● **What is required**:
Reproduce the data verbatim, beginning with the line that contains "Comparing all of" and continuing through the final line of the data, both included.

● **Given entries**:

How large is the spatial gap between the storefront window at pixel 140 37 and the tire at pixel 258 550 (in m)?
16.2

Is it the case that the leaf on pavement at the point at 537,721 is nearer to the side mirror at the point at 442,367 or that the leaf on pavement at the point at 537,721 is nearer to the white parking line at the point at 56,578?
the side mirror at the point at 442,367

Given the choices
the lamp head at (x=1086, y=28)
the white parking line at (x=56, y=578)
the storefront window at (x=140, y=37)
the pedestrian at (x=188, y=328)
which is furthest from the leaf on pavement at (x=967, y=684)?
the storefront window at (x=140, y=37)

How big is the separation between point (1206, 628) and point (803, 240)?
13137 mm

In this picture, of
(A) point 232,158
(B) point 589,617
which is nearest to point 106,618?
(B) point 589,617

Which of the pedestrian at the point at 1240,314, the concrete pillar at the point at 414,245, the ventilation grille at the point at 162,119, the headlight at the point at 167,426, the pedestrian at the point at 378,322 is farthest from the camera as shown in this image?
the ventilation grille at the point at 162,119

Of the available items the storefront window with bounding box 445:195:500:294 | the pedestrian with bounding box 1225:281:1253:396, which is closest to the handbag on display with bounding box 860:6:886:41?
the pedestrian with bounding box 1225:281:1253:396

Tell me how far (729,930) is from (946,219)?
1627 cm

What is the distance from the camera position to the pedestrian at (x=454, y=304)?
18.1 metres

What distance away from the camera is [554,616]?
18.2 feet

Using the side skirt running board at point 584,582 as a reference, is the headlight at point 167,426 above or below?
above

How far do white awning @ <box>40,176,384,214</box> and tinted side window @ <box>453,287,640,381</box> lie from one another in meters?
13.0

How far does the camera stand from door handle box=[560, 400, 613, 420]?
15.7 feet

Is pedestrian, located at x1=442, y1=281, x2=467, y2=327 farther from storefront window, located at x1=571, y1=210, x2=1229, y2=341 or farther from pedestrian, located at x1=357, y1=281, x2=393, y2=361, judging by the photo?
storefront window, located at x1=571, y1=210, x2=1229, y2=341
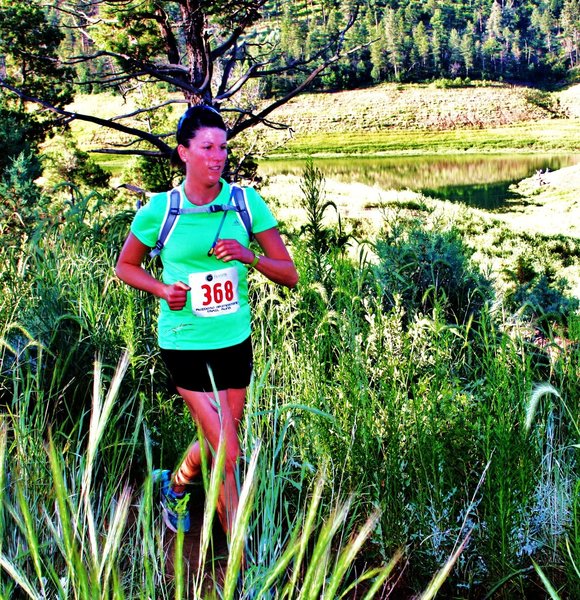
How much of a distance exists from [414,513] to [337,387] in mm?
652

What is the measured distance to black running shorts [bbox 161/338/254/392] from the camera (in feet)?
8.48

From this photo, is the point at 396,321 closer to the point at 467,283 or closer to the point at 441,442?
the point at 441,442

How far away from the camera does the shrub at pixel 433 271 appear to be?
507 centimetres

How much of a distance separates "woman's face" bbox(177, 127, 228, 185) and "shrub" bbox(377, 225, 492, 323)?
2.57 m

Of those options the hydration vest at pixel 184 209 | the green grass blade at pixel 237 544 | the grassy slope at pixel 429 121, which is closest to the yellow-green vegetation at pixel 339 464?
the green grass blade at pixel 237 544

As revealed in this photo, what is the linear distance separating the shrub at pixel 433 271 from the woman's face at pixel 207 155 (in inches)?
101

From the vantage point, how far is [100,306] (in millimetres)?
3914

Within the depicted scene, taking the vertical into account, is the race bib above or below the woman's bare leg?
above

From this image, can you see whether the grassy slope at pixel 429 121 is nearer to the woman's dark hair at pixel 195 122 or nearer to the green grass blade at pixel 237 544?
the woman's dark hair at pixel 195 122

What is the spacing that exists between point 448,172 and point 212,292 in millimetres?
69858

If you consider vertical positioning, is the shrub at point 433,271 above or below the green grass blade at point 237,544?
below

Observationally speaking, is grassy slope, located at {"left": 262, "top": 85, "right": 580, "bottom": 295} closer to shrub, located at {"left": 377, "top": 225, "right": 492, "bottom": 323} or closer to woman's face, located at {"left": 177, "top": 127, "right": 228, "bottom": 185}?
shrub, located at {"left": 377, "top": 225, "right": 492, "bottom": 323}

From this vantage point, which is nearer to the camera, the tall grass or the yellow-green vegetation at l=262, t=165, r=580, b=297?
the tall grass

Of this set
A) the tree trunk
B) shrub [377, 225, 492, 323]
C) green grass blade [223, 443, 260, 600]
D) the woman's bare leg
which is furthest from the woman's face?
the tree trunk
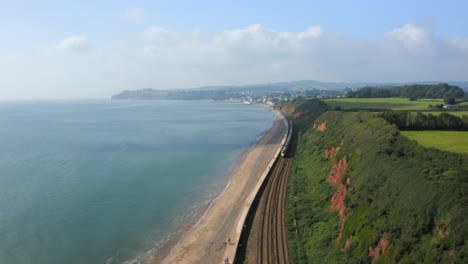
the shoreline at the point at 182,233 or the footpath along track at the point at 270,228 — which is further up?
the footpath along track at the point at 270,228

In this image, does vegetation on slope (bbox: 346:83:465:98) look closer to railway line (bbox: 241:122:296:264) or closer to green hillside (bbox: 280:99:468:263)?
green hillside (bbox: 280:99:468:263)

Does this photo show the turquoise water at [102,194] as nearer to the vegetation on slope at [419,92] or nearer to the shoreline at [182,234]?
the shoreline at [182,234]

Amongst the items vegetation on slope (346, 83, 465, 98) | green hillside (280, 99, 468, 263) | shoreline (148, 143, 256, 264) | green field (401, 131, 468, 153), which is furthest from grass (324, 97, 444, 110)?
shoreline (148, 143, 256, 264)

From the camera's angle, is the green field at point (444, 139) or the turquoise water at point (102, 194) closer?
the turquoise water at point (102, 194)

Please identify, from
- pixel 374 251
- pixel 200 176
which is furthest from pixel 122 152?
pixel 374 251

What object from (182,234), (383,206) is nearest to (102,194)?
(182,234)

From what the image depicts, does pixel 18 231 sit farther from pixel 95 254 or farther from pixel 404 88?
pixel 404 88

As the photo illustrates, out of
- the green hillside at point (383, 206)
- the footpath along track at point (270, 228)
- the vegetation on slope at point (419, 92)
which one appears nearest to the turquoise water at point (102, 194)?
the footpath along track at point (270, 228)
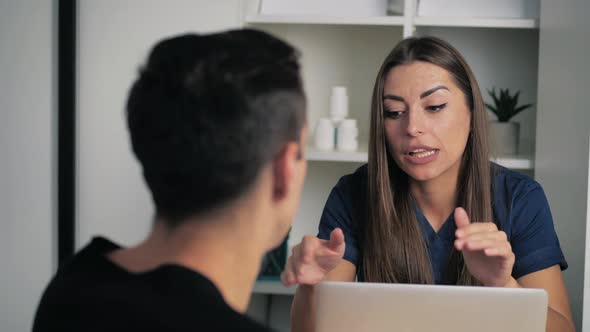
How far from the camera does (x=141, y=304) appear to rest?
0.67m

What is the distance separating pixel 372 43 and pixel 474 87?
84 centimetres

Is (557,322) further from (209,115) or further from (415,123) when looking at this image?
(209,115)

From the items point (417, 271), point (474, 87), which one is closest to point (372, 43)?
point (474, 87)

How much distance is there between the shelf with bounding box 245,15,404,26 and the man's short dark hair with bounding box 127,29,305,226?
1.48 meters

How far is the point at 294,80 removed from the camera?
0.77 metres

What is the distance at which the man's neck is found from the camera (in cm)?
73

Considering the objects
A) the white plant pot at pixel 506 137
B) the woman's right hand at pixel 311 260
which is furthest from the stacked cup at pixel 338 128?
the woman's right hand at pixel 311 260

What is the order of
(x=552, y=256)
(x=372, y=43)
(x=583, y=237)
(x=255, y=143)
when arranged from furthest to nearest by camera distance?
1. (x=372, y=43)
2. (x=583, y=237)
3. (x=552, y=256)
4. (x=255, y=143)

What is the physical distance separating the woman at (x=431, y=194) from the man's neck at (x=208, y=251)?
89 centimetres

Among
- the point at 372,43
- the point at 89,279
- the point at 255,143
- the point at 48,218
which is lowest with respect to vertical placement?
the point at 48,218

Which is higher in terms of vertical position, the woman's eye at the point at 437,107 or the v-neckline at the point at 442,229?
the woman's eye at the point at 437,107

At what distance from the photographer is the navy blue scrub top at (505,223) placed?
1.63 m

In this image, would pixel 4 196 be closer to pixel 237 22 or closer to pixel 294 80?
pixel 237 22

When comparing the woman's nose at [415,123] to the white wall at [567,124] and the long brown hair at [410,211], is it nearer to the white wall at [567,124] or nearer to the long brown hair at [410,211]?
the long brown hair at [410,211]
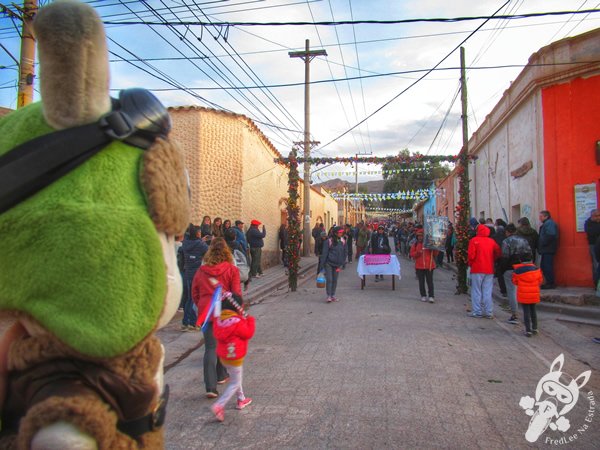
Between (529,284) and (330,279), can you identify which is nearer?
(529,284)

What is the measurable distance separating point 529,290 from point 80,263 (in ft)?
22.3

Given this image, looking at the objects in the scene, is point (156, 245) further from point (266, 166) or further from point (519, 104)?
point (266, 166)

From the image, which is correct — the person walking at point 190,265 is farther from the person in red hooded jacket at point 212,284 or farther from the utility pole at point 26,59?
the utility pole at point 26,59

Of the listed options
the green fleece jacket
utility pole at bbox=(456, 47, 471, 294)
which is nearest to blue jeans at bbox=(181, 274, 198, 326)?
the green fleece jacket

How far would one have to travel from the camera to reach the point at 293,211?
→ 12570 mm

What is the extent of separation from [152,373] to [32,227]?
59 cm

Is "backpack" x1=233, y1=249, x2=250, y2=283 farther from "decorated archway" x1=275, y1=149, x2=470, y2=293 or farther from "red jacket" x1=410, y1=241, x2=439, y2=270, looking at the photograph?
"decorated archway" x1=275, y1=149, x2=470, y2=293

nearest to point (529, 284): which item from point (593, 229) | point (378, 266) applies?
point (593, 229)

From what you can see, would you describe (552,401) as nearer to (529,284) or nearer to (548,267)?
(529,284)

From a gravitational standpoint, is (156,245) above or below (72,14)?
below

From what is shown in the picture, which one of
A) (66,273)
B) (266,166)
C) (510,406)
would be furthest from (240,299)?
(266,166)

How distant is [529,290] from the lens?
6.67 m

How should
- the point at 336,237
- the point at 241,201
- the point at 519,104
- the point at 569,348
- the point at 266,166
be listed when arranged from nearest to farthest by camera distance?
the point at 569,348 < the point at 336,237 < the point at 519,104 < the point at 241,201 < the point at 266,166

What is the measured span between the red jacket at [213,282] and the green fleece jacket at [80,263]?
286 cm
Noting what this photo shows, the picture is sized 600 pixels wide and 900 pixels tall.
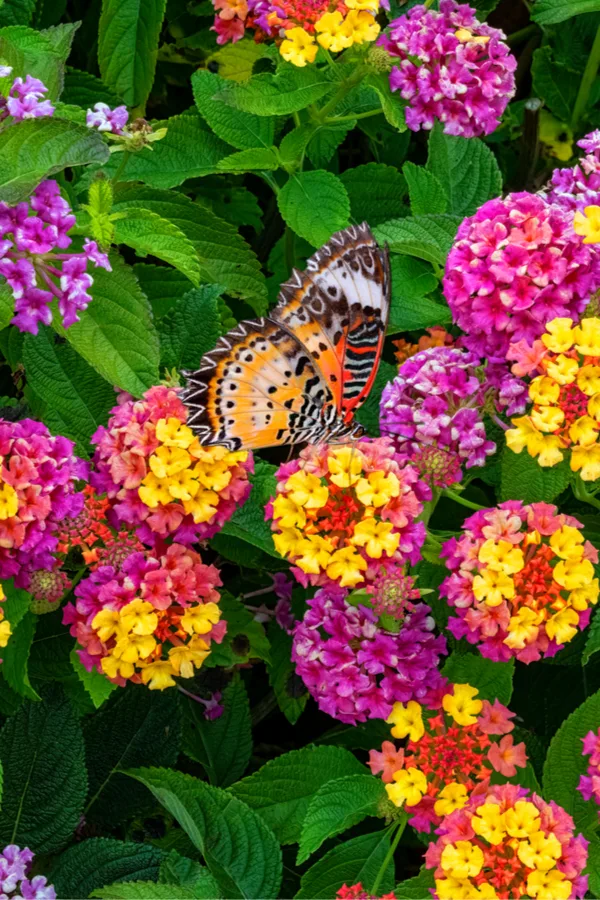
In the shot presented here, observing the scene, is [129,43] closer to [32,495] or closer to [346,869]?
[32,495]

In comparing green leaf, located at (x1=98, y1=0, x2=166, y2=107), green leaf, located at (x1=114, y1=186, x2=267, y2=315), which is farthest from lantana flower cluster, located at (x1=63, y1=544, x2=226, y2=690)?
green leaf, located at (x1=98, y1=0, x2=166, y2=107)

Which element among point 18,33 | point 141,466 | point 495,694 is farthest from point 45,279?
point 495,694

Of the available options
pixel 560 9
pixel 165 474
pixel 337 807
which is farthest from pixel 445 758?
pixel 560 9

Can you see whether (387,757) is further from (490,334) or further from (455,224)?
(455,224)

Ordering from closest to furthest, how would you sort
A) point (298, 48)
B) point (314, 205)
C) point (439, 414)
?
1. point (439, 414)
2. point (298, 48)
3. point (314, 205)

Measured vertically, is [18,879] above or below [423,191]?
below

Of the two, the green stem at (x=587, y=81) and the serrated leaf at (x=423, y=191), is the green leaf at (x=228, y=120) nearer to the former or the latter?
the serrated leaf at (x=423, y=191)
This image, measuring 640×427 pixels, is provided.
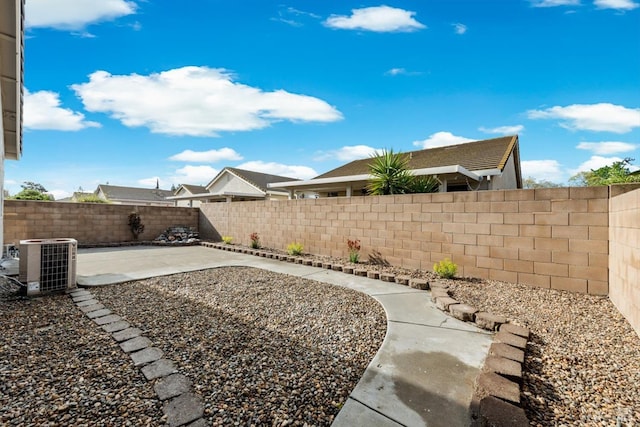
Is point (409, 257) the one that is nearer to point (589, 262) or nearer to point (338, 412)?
point (589, 262)

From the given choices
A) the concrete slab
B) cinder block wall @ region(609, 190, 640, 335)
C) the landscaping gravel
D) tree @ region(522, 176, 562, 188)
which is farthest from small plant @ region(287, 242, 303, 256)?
tree @ region(522, 176, 562, 188)

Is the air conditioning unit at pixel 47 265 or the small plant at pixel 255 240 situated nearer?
the air conditioning unit at pixel 47 265

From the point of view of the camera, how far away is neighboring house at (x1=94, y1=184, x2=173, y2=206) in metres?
30.5

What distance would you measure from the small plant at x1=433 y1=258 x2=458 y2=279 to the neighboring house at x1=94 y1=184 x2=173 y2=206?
3018 centimetres

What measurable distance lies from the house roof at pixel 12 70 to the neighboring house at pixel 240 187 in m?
11.3

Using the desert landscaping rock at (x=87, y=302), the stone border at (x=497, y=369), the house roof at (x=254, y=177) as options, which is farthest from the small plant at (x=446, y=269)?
the house roof at (x=254, y=177)

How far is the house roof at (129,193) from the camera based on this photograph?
30859 millimetres

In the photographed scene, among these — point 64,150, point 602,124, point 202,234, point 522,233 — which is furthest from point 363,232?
point 64,150

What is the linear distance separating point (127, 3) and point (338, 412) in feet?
25.0

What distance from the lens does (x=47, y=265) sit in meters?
4.18

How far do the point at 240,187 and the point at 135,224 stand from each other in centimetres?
1042

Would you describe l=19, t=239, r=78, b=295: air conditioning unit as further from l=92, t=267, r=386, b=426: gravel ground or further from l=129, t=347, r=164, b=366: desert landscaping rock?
l=129, t=347, r=164, b=366: desert landscaping rock

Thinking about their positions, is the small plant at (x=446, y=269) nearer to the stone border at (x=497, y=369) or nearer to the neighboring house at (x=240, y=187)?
the stone border at (x=497, y=369)

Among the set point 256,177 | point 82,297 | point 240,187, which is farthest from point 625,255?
point 256,177
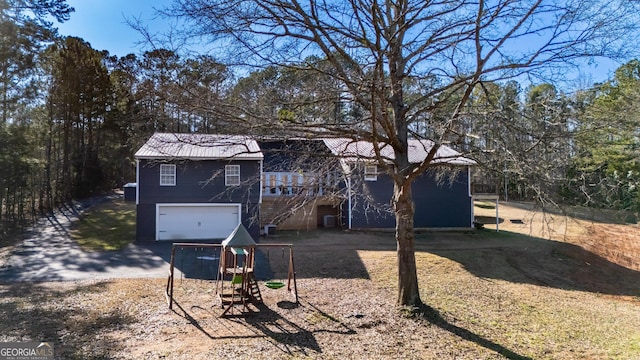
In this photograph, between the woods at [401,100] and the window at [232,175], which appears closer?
the woods at [401,100]

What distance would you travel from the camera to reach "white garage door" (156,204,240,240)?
18938 millimetres

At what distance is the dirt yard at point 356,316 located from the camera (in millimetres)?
7039

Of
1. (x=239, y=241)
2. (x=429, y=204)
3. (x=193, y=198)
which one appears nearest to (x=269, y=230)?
(x=193, y=198)

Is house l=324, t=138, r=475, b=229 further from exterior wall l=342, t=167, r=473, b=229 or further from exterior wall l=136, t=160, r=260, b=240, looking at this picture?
exterior wall l=136, t=160, r=260, b=240

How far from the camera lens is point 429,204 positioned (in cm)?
2231

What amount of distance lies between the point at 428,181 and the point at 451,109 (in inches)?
550

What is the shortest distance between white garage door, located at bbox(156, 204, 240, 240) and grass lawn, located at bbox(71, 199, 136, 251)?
185 cm

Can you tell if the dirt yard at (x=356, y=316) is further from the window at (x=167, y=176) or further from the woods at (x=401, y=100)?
the window at (x=167, y=176)

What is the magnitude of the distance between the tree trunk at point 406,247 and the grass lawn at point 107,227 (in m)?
13.5

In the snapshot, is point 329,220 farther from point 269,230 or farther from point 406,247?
point 406,247

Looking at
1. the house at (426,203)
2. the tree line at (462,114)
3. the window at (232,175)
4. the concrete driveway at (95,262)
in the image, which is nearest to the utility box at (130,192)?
the concrete driveway at (95,262)

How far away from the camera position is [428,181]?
2241 centimetres

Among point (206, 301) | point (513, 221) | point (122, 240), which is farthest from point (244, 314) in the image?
point (513, 221)

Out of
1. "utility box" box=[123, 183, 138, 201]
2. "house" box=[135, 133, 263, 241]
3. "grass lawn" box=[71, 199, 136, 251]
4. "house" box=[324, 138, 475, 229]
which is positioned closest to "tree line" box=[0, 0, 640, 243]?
"house" box=[135, 133, 263, 241]
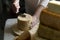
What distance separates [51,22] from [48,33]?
0.16 ft

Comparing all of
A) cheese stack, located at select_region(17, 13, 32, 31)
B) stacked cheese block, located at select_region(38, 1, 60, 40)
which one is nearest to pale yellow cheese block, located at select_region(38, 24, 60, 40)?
stacked cheese block, located at select_region(38, 1, 60, 40)

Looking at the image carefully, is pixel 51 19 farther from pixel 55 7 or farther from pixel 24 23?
pixel 24 23

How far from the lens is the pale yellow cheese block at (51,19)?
0.59 m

● **Correct response**:
Comparing all of
A) cheese stack, located at select_region(17, 13, 32, 31)
B) stacked cheese block, located at select_region(38, 1, 60, 40)
which one is nearest to pale yellow cheese block, located at select_region(38, 24, 60, 40)?
stacked cheese block, located at select_region(38, 1, 60, 40)

Looking at the image carefully, is pixel 51 19 farther from pixel 55 7 or farther from pixel 24 23?
pixel 24 23

How far from the lens is the pale yellow cheese block at (51,19)?
0.59 m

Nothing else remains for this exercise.